Parasitic Evolution in Southeast Asia Leads to Growth of MDR Malaria
A pair of new studies is raising concern that standard malaria therapies may no longer work for large portions of the world’s malaria cases.
Public health officials in Southeast Asia are warning that the rapid evolution of drug-resistant parasites is rendering standard first-line malaria treatments ineffective there, and investigators warn the problem could soon spread to other parts of the globe.
The warnings come in the form of 2 studies, both of which were published in The Lancet Infectious Diseases.
The first study tracked a multidrug-resistant co-lineage of Plasmodium falciparum malaria that ravaged Cambodia between 2008 and 2013. Scientists used more than 1600 whole genome sequences to track the growth of the co-lineage, dubbed KEL1/PLA1, over time.

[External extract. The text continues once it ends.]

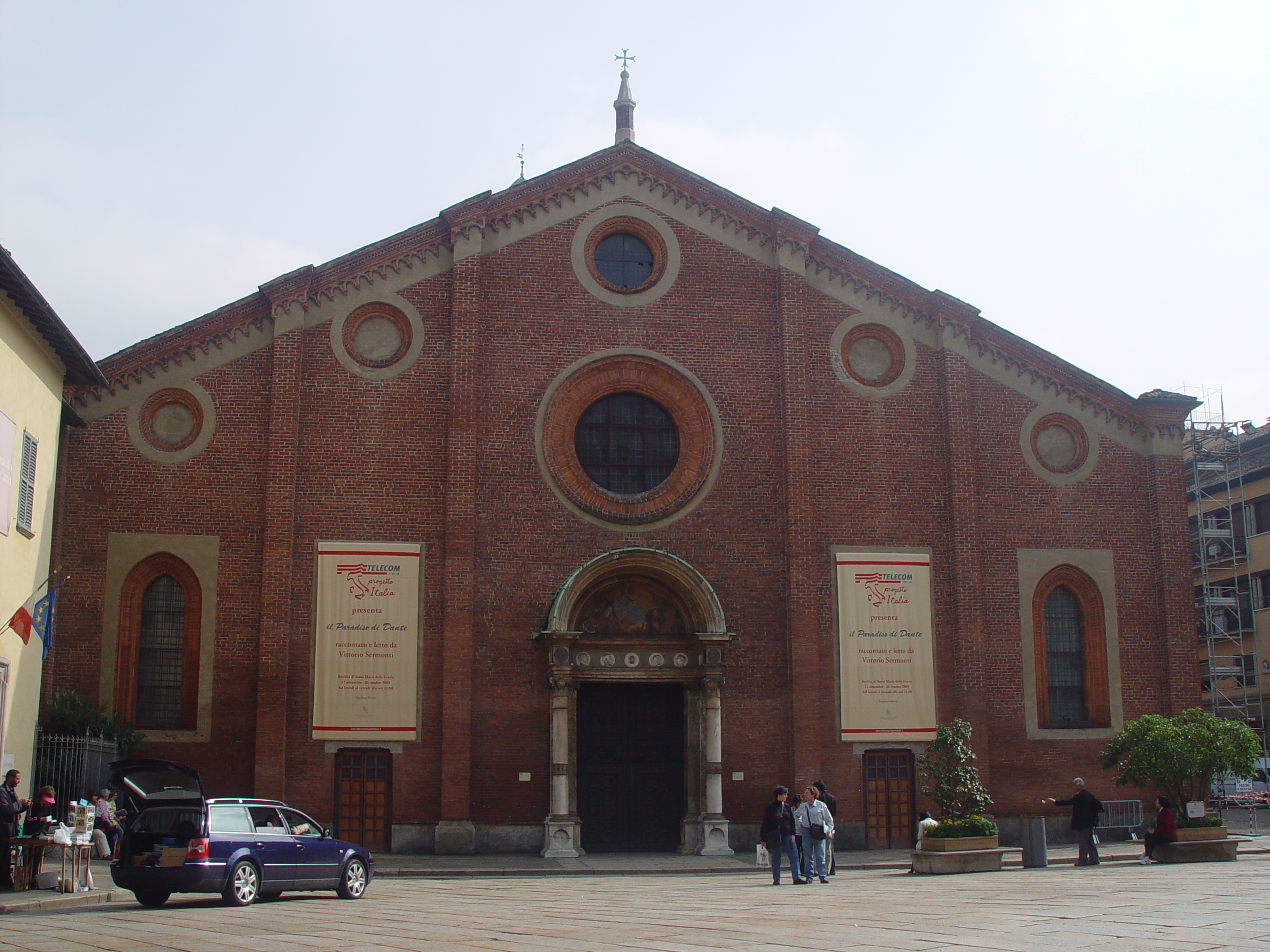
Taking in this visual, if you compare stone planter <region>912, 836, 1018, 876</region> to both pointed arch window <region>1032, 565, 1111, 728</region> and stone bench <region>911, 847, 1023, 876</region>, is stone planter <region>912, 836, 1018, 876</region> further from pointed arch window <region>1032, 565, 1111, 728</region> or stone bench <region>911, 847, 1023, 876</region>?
pointed arch window <region>1032, 565, 1111, 728</region>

Public health officials had seen that the first-line treatment combination of dihydroartemisinin and piperaquine (DHA-PPQ) had been effective against malaria until 2008, but its effectiveness began to decline over the subsequent years.
Mallika Imwong, PhD, a professor of tropical medicine at Mahidol University, in Thailand, reported that the drop in effectiveness of DHA-PPQ coincided with a spread of KEL1/PLA1. Although KEL1/PLA1 was found only in the western part of Cambodia in 2009, it quickly spread throughout Cambodia and its neighbors Vietnam, Laos, and Thailand.

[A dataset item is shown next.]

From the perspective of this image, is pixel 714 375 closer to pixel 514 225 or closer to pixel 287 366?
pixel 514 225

“[B]y 2016—17 its prevalence had risen to higher than 50% in all of the surveyed countries except for Laos,” Imwong and colleagues wrote. “In northeastern Thailand and Vietnam, KEL1/PLA1 exceeded 80% of the most recent P falciparum parasites.”
In a press release, Imwong said public health officials need to continue to track KEL1/PLA1, as it is likely to spread and render well-established treatments ineffective in countries beyond southeast Asia.

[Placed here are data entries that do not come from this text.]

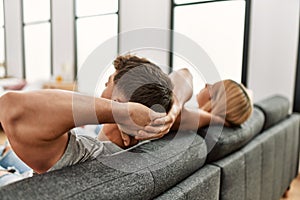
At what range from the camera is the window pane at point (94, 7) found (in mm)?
4685

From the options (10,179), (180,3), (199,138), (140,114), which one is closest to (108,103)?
(140,114)

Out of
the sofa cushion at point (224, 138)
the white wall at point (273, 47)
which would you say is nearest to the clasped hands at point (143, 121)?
the sofa cushion at point (224, 138)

“To stay 1 step ahead, continued surveillance, including genetic surveillance, is needed to map the spread of resistance in real time, so other countries can act quickly and switch drugs if needed,” Imwong said.
The second study helps to underscore why the spread of KEL1/PLA1 parasites is such a problem. Researchers evaluating the safety and efficacy of triple artemisinin combination therapies reported data they had tracked in relation to DHA-PPQ efficacy in the greater Mekong River basin.
Between September 2015 and January 2018, a total of 140 patients enrolled in the study received DHA-PPQ therapy as treatment for malaria. Overall, they found that DHA-PPQ therapy was effective just 50% of the time. The investigators stated bluntly that DHA-PPQ is “not treating malaria effectively” in the region and said it’s an urgent public health matter to eliminate P falciparum malaria.
In the press release, investigator Olivo Miotto, PhD, of the Wellcome Sanger Institute and the University of Oxford, said the findings are “worrying,” and not just for people in Southeast Asia.
“This highly successful resistant parasite strain is capable of invading new territories and acquiring new genetic properties, raising the terrifying prospect that it could spread to Africa, where most malaria cases occur, as resistance to chloroquine did in the 1980s, contributing to millions of deaths,” Miotto said.
Co-author Tran Tinh Hien, MD, of the Oxford University Clinical Research Unit in Vietnam, said 1 treatment option is to replace piperaquine with a drug such as mefloquine or pyronaridine, but he noted that resistance to these drugs could also develop quickly.
“Another option is to use triple ACTs, in which artemisinin is combined with 2 partner drugs instead of one,” he added.